START PROVIDED INFORMATION

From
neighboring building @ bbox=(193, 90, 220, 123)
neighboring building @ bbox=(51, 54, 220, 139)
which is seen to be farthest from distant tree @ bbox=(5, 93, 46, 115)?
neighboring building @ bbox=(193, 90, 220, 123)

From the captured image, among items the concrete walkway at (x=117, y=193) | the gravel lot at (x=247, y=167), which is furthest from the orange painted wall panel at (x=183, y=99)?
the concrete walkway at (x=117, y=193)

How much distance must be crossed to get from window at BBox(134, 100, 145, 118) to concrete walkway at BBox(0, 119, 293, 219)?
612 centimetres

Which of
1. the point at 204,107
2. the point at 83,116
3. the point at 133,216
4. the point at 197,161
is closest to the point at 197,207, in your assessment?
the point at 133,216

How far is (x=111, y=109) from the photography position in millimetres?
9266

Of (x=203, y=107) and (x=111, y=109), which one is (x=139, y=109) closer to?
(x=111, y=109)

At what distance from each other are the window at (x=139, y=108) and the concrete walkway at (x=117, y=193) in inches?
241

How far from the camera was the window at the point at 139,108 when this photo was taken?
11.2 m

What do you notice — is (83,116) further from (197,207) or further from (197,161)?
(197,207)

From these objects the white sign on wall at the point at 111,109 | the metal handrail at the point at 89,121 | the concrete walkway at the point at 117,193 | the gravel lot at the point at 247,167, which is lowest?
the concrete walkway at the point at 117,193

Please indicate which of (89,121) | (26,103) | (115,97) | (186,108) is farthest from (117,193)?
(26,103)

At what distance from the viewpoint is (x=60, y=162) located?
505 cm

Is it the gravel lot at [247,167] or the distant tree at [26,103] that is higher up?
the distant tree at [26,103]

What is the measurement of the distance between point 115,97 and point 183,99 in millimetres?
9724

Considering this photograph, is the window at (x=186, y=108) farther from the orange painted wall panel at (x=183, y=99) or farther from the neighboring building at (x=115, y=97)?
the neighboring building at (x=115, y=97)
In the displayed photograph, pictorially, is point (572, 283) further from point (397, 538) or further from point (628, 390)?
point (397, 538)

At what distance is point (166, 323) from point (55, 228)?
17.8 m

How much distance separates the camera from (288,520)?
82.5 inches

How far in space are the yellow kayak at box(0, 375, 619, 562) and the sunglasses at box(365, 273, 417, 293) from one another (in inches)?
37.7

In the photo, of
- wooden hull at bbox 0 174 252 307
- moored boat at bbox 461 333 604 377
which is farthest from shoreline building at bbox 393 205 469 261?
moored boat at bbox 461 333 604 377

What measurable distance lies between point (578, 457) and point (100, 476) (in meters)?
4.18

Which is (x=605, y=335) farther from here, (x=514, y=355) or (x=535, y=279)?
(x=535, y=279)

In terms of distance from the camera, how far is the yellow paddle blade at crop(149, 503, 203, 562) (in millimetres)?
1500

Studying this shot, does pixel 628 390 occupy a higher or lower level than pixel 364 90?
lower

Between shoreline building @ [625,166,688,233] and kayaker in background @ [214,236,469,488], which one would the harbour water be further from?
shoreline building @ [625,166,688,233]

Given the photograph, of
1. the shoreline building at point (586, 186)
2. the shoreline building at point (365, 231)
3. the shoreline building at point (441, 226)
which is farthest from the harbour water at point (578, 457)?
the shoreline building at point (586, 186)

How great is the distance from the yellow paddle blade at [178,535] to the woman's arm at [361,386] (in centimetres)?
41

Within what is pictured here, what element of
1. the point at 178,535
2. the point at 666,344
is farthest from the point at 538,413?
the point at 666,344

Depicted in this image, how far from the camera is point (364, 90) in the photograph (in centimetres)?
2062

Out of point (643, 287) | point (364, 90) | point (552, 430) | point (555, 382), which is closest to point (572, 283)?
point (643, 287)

END PROVIDED INFORMATION

Every entry above should be retyped exactly as shown.

From
neighboring building @ bbox=(193, 90, 220, 123)
neighboring building @ bbox=(51, 54, 220, 139)
which is seen to be farthest from distant tree @ bbox=(5, 93, 46, 115)?
neighboring building @ bbox=(193, 90, 220, 123)

From the captured image, among items the concrete walkway at (x=117, y=193) | the gravel lot at (x=247, y=167), which is furthest from the orange painted wall panel at (x=183, y=99)?
the concrete walkway at (x=117, y=193)

How much distance must be crossed to get from window at BBox(134, 100, 145, 118) to concrete walkway at BBox(0, 119, 293, 219)?
612 centimetres

Which of
1. the point at 204,107
2. the point at 83,116
3. the point at 133,216
4. the point at 197,161
is closest to the point at 197,207, in your assessment?
the point at 133,216

How far is (x=111, y=109) from the photography position in millimetres?
9266

Of (x=203, y=107) and (x=111, y=109), which one is (x=139, y=109) closer to?
(x=111, y=109)

At what distance from each other are the window at (x=139, y=108) and the concrete walkway at (x=117, y=193) in inches?
241

How far from the camera was the window at the point at 139,108 when this photo was taken?
11.2 m

What do you notice — is (83,116) further from (197,207) or further from (197,161)?
(197,207)

From these objects the white sign on wall at the point at 111,109 | the metal handrail at the point at 89,121 | the concrete walkway at the point at 117,193 | the gravel lot at the point at 247,167, which is lowest?
the concrete walkway at the point at 117,193

Please indicate which of (89,121) | (26,103) | (115,97) | (186,108) is farthest from (117,193)?
(26,103)

At what distance from the viewpoint is (x=60, y=162) located?
505 cm

Is it the gravel lot at [247,167] or the distant tree at [26,103] that is higher up?
the distant tree at [26,103]

What is the measurement of the distance between point 115,97 and point 183,99 in millimetres?
9724

Considering this photograph, is the window at (x=186, y=108) farther from the orange painted wall panel at (x=183, y=99) or farther from the neighboring building at (x=115, y=97)?
the neighboring building at (x=115, y=97)
In the displayed photograph, pictorially, is point (572, 283) further from point (397, 538) or further from point (628, 390)?
point (397, 538)

At what distance is point (166, 323) from point (55, 228)?
17.8 m

How much distance separates the camera from (288,520)?
82.5 inches

How far in space are the yellow kayak at box(0, 375, 619, 562) and the sunglasses at box(365, 273, 417, 293) from one another (in inches)?
37.7

In the photo, of
- wooden hull at bbox 0 174 252 307
- moored boat at bbox 461 333 604 377
which is farthest from shoreline building at bbox 393 205 469 261?
moored boat at bbox 461 333 604 377

What measurable distance lies between point (578, 457) and point (100, 476) (in meters)?
4.18

Which is (x=605, y=335) farther from here, (x=514, y=355) or (x=535, y=279)?
(x=535, y=279)

In terms of distance from the camera, how far is the yellow paddle blade at crop(149, 503, 203, 562) (in millimetres)?
1500

Studying this shot, does pixel 628 390 occupy a higher or lower level than pixel 364 90?
lower

Between shoreline building @ [625,166,688,233] and kayaker in background @ [214,236,469,488], which one would the harbour water be further from?
shoreline building @ [625,166,688,233]

Given the photograph, of
1. the shoreline building at point (586, 186)
2. the shoreline building at point (365, 231)
3. the shoreline building at point (441, 226)
which is farthest from the harbour water at point (578, 457)?
the shoreline building at point (586, 186)

How great is the distance from the yellow paddle blade at [178,535] to the woman's arm at [361,386] (in centimetres)?
41

Within what is pictured here, what element of
1. the point at 178,535
2. the point at 666,344
is farthest from the point at 538,413?
the point at 666,344

Depicted in this image, how far from the camera is point (364, 90) in the photograph (in centimetres)?
2062

Out of point (643, 287) | point (364, 90) | point (552, 430) | point (555, 382), which is closest to point (572, 283)?
point (643, 287)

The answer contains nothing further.